793
Recent Developments With The Global Wild Fire Automated Biomass Burning Algorithm

- Indicates paper has been withdrawn from meeting
- Indicates an Award Winner
Wednesday, 5 February 2014
Hall C3 (The Georgia World Congress Center )
Jay P. Hoffman, CIMSS/Univ. of Wisconsin, Madison, WI; and C. C. Schmidt, E. M. Prins, and J. C. Brunner

Developed at the Cooperative Institute for Meteorological Satellite Studies (CIMSS), the Wild Fire Automated Biomass Burning Algorithm (WFABBA) product provides fire monitoring from a global constellation of geostationary satellites. Ongoing activities include expanding processing capabilities for both domestic and international current and next generation geostationary satellite platforms. With a fire archive of nearly two decades, reprocessing is ongoing as the detection algorithm evolves. Tools to manage the archive and also provide users with fire data in near real-time are being developed with a broad range of user communities in mind. Air quality modeling applications benefit from fire location and characterization information.

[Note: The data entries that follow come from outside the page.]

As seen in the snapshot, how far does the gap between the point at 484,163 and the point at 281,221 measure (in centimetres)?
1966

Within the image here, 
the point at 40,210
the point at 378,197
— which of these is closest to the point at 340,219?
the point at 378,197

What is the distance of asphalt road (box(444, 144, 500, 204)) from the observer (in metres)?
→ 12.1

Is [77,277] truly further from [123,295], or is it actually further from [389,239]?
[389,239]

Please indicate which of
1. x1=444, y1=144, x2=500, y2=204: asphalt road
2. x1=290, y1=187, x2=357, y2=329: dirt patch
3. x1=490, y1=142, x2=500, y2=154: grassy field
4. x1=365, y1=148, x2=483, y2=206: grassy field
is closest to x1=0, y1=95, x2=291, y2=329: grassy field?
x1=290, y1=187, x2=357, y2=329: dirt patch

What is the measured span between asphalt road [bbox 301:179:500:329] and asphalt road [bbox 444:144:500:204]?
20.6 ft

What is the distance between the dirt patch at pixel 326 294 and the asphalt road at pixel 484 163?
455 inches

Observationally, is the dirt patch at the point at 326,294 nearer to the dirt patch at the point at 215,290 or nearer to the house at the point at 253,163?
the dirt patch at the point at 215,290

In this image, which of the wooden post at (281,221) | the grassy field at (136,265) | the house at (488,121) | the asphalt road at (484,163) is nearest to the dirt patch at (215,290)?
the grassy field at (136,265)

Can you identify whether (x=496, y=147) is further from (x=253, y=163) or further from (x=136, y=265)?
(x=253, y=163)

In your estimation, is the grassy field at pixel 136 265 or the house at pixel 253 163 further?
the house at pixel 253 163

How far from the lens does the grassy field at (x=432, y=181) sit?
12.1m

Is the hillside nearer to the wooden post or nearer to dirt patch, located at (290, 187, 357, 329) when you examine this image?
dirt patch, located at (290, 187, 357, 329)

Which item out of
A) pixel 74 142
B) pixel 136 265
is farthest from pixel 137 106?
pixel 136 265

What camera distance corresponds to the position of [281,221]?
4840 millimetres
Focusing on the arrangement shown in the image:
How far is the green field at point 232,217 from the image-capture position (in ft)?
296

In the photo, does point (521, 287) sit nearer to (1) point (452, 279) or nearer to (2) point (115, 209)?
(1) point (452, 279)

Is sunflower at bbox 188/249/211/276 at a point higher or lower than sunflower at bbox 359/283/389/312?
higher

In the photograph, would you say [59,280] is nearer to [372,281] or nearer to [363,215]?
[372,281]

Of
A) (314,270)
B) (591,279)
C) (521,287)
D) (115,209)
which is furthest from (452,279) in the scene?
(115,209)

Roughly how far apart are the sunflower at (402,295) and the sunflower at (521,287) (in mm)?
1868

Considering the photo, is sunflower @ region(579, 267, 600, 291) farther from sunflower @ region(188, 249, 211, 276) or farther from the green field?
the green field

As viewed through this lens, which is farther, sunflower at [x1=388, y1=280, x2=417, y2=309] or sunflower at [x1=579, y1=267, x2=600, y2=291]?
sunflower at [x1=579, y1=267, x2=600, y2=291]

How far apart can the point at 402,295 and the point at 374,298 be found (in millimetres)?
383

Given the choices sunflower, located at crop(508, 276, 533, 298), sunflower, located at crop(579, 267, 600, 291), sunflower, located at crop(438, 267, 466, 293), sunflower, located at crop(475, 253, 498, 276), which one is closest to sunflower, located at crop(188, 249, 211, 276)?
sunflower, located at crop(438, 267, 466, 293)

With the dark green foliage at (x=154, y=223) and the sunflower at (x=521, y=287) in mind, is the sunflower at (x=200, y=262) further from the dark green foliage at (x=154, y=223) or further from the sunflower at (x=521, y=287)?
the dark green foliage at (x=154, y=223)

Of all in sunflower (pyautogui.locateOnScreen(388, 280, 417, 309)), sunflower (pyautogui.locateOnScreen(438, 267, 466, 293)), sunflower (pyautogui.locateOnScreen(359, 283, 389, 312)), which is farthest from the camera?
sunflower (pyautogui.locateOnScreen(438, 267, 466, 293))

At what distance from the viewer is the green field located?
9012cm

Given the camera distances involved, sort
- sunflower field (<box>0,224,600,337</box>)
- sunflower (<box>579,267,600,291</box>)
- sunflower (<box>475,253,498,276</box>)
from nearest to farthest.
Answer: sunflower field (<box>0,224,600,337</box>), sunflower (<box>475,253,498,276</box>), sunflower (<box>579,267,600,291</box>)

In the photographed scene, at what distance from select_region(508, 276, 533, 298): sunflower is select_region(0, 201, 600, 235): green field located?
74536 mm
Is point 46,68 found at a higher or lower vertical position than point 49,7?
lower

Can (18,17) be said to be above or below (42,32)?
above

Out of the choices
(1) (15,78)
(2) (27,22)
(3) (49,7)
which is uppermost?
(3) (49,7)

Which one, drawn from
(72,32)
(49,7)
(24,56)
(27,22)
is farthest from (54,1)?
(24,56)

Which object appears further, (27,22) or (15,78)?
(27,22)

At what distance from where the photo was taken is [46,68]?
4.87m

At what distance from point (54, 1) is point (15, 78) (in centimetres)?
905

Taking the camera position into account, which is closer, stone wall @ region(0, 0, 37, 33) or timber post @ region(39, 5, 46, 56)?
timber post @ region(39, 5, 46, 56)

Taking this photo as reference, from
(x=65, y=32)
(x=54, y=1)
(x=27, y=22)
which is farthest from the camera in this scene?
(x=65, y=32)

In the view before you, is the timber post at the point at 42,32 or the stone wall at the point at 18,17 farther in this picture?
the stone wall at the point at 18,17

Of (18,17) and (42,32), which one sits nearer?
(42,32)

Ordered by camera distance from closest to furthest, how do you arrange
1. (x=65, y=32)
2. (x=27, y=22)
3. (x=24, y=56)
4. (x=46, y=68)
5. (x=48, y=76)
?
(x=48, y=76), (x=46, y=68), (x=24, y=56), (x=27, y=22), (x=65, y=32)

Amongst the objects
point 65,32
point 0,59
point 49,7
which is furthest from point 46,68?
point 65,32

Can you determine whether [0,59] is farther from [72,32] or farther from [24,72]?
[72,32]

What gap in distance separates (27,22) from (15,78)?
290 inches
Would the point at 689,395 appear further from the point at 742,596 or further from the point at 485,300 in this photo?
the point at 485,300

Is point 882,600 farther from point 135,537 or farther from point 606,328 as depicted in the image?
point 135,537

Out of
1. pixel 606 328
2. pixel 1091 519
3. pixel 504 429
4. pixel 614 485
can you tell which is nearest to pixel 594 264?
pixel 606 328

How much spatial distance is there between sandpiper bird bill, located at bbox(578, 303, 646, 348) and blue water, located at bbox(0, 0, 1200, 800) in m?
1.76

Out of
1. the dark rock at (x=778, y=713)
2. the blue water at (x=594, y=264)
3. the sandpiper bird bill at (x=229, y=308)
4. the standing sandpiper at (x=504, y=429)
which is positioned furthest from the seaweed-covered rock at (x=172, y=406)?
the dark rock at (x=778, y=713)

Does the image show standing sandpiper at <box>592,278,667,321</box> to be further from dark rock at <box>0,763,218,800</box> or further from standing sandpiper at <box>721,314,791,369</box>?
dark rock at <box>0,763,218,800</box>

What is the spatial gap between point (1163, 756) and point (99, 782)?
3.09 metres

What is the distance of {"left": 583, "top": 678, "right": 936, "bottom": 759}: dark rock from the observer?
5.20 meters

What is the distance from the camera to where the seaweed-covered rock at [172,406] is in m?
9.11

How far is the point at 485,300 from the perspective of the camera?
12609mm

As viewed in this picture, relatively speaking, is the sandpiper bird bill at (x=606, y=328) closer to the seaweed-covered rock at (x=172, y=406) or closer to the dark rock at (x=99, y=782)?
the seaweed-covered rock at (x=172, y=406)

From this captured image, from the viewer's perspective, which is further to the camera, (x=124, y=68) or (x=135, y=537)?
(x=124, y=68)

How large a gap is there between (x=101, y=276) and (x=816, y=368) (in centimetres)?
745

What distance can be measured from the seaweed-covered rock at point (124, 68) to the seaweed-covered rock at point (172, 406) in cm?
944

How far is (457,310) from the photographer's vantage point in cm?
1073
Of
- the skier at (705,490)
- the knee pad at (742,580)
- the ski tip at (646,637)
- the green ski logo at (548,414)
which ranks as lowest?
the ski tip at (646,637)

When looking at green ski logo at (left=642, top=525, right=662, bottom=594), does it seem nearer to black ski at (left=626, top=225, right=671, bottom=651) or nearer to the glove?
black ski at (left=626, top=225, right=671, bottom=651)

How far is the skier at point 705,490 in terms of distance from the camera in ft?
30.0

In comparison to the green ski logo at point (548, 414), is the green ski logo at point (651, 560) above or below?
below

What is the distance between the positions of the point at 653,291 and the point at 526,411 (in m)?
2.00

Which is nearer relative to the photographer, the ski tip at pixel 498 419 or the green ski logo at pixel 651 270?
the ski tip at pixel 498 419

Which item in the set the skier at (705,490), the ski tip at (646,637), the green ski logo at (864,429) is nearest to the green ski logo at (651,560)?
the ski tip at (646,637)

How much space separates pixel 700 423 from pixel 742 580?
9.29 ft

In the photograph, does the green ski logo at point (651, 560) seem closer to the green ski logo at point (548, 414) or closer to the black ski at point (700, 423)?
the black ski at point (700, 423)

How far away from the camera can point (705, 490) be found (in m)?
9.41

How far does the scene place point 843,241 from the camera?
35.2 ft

New techniques capitalize on frequent imager coverage to reduce false alarms. By using a time-series of fire detection masks, a new fire age metadata field is under development to help assess fire detection confidence as a function of fire detections and number of observations over a time series. These changes will address a variety of user needs. Knowing the age of a fire has utility in better parameterizing fire emission sources in air quality modeling applications. For the hazards community it assists in distinguishing new fire detections from long-lasting fire detections.